Trovare un posto nel mondo: il senso della terapia
“Al primo colloquio trovo dinanzi a me un uomo bassino, direi sulla cinquantina, quasi del tutto calvo. Indossa occhiali da vista, di media corporatura e dallo sguardo visibilmente spento e stanco. L’abbigliamento trasandato e molto poco ricercato stimolava in me l’idea di un uomo molto più vecchio della sua età effettiva. Poi mi sorprende, quasi come una nota stonata, la spontaneità e la sicurezza con cui si sfila il giubbino e maneggia il cellulare per alcuni secondi prima di entrare nello studio.”.
Come solitamente accade il paziente è consapevole della sua malattia ma non del malessere che ne è alla base. Più volte infatti il soggetto fa riferimento alla “depressione” la quale sembra divenire per lui stesso una buona giustificazione per le scelte di vita intraprese (quali separazione coniugale, allontanamento dei figli, difficoltà lavorative).
L’idea che in me stimola S. (questo il nome del paziente) è quella di un uomo deluso, frustrato; un uomo desideroso di amore e affetto ma per nulla riconoscente di ciò che la vita gli ha donato. Le informazioni raccolte e l’atteggiamento di S. producono in me pensieri antitetici, alcuni di essi lo definiscono un uomo triste, depresso, angosciato altri invece lo dipingono come un uomo-bambino in cerca di rassicurazioni, impaurito, diffidente ma curioso ed appassionato. La doppia visione che mi si prospetta forse coincide con una diagnosi di depressione da un lato e con una di disturbo di personalità dall’altro, i cui tratti distintivi sembrano essere rappresentati dalla dipendenza nei confronti del materno, dall’ansia riguardo al lavoro e dalla incapacità nell’intrattenere relazioni inter-personali (come nel caso del disturbo dipendente ed evitante di personalità il cui aspetto principale è la presenza di ansia).
S. è un soggetto che cerca aiuto, a patto che si condivida con lui il proprio dolore, le proprie ansie, le proprie angosce. È un uomo che da l’impressione di non voler assumersi le proprie responsabilità di lavoratore, di marito e di padre. Pare imprigionato e ben incastrato nella condizione di figlio. S. cerca come un adolescente sesso e amore, tuttavia gli si prospettano esclusivamente donne che nutrono altri tipi di aspettativa (idea di famiglia come nel caso della ex moglie, sostegno morale come nel caso dell’attuale fidanzata, supporto fisico come nel caso della madre malata).

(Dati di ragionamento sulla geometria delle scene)
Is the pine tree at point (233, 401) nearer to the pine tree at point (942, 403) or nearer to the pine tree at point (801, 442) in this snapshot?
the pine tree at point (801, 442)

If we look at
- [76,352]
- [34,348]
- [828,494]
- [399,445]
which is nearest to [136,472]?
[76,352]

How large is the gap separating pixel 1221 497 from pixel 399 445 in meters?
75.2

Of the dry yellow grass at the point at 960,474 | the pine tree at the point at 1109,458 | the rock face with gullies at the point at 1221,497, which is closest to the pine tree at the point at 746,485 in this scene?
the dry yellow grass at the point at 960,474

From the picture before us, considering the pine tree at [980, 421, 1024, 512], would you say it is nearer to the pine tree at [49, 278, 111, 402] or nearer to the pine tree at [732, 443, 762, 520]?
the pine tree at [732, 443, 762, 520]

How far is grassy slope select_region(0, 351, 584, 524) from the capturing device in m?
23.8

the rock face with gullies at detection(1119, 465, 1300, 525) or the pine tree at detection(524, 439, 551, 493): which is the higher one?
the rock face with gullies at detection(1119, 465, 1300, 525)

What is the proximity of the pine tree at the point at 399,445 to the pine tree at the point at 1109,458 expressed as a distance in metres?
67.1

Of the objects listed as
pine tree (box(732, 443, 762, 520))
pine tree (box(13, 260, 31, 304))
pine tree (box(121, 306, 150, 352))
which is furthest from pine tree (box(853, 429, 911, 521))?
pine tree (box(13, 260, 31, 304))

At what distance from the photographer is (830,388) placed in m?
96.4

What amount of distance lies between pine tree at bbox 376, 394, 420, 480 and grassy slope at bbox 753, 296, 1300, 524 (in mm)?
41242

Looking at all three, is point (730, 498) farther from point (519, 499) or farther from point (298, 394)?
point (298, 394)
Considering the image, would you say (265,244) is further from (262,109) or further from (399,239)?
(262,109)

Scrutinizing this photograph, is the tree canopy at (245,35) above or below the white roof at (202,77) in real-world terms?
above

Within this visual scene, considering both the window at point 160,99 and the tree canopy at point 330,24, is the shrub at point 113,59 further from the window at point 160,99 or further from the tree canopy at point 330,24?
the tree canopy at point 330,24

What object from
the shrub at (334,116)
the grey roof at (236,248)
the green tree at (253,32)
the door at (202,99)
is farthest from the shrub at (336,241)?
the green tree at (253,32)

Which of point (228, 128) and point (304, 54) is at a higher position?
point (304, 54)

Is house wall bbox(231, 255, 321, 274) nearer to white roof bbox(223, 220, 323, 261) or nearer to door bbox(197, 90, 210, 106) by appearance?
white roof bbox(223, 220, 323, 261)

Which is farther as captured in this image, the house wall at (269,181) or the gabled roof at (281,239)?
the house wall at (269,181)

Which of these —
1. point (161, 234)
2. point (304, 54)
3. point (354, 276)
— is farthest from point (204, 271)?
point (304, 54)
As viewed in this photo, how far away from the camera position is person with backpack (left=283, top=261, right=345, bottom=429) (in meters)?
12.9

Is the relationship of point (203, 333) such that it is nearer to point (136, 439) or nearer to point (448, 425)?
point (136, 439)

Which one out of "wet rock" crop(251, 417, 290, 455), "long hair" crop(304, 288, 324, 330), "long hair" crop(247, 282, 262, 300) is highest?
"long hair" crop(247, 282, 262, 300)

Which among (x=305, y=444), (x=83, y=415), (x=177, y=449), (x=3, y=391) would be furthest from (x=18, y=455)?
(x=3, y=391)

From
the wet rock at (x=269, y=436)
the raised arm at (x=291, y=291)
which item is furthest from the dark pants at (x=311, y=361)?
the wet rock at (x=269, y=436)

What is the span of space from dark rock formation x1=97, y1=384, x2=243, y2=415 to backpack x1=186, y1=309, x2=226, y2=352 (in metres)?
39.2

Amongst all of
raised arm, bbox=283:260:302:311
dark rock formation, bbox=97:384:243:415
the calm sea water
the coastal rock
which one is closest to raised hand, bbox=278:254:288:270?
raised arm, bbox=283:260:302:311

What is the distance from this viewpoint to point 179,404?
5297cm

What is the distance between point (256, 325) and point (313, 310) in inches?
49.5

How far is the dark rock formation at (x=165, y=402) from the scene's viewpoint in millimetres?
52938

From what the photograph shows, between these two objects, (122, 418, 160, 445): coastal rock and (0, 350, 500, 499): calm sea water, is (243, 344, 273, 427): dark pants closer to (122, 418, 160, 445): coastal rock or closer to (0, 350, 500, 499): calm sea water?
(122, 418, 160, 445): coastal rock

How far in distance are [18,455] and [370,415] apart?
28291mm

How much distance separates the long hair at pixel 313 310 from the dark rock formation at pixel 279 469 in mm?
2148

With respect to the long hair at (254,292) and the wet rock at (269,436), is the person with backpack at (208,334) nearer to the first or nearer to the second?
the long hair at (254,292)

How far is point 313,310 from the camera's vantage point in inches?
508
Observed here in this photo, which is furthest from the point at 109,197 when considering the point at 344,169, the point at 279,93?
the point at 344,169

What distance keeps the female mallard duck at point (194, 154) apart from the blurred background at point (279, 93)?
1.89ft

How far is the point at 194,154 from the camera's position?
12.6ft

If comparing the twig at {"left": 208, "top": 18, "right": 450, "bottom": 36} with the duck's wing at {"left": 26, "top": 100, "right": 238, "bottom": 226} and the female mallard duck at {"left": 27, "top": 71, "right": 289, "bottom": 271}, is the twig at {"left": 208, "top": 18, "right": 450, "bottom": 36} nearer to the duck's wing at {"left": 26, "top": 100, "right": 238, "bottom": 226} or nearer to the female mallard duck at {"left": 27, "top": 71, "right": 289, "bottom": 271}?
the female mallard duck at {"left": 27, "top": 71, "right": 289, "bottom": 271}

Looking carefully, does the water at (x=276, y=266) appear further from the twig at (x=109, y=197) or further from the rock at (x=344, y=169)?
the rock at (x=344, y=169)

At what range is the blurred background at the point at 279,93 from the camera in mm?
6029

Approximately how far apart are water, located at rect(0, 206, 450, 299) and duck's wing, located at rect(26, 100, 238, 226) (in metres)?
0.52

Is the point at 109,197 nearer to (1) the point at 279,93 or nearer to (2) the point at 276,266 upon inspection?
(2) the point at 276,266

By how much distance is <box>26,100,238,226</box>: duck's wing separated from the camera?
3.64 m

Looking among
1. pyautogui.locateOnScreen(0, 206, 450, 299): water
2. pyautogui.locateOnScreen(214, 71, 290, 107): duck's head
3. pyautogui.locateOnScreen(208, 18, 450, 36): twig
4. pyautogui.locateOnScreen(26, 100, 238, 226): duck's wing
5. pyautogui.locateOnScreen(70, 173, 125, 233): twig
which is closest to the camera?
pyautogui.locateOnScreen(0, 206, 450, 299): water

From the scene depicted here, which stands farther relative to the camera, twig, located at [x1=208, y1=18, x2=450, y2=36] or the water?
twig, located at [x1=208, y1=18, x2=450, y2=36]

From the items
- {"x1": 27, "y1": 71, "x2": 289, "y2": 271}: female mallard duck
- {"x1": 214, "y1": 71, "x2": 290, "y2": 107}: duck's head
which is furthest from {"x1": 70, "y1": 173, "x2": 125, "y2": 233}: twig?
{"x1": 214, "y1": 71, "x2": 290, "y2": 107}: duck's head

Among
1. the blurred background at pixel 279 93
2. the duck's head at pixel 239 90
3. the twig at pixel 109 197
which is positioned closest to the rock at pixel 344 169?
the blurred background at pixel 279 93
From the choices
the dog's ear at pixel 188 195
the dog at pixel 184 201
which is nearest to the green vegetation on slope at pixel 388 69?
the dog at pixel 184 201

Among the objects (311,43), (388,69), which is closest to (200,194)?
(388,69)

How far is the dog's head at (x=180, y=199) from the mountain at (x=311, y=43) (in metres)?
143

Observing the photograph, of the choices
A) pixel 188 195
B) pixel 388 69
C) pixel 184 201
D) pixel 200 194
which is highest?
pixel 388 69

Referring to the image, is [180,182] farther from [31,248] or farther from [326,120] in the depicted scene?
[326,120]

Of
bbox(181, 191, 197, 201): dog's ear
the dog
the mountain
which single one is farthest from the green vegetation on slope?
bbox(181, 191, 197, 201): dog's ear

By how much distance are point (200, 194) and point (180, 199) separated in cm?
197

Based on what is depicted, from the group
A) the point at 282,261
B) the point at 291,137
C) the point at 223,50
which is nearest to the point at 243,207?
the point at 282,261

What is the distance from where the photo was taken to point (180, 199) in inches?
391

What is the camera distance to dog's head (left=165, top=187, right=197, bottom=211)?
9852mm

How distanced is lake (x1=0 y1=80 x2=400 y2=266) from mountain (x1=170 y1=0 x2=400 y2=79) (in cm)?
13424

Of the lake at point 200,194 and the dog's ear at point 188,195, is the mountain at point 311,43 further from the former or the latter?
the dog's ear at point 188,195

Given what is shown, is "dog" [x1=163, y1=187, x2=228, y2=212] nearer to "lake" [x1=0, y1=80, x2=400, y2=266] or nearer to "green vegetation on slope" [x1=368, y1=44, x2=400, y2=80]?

**ESPLORA IL MATERIALE**
A) Nell'estratto sulla terapia di S., quali scelte di vita il paziente sembra giustificare con la depressione?
B) Continua l'estratto sulla terapia di S. dopo l'ultima frase riportata.

**LE TUE RISPOSTE**
A) La separazione coniugale, l'allontanamento dei figli e le difficoltà lavorative.

B)
S. e chi come lui vive disagi simili dovrebbe recuperare la sua vita, quella che ora gli è scivolata tra le mani, quella che ora pare aver perso il senso. Il paziente dovrebbe ritornare ad essere protagonista della propria esistenza abitando quel mondo che ora pare rifiutare. “Abitare”, sostiene Galimberti, non è conoscere ma sentirsi a casa propria. “Abitare” è trasfigurare le cose, caricarle di senso. Per S. e per tutti quelli che vivono simili condizioni psicopatologiche le cose del quotidiano pare abbiano perso il loro valore (il lavoro, un tempo per lui fonte di gratificazione, ed il matrimonio, desiderato e poi risultato fallimentare). Questa incapacità di inserirsi nel mondo e di abitarlo si traduce nella malattia; da soggetto di intenzione si diventa oggetto intenzionato e S. che un tempo viveva per il mondo si trova improvvisamente a vivere il suo corpo, fatto di disagi e disturbi fisici poiché disturbato è tutto il modo di essere al mondo, un modo più debole, più apprensivo, più pauroso.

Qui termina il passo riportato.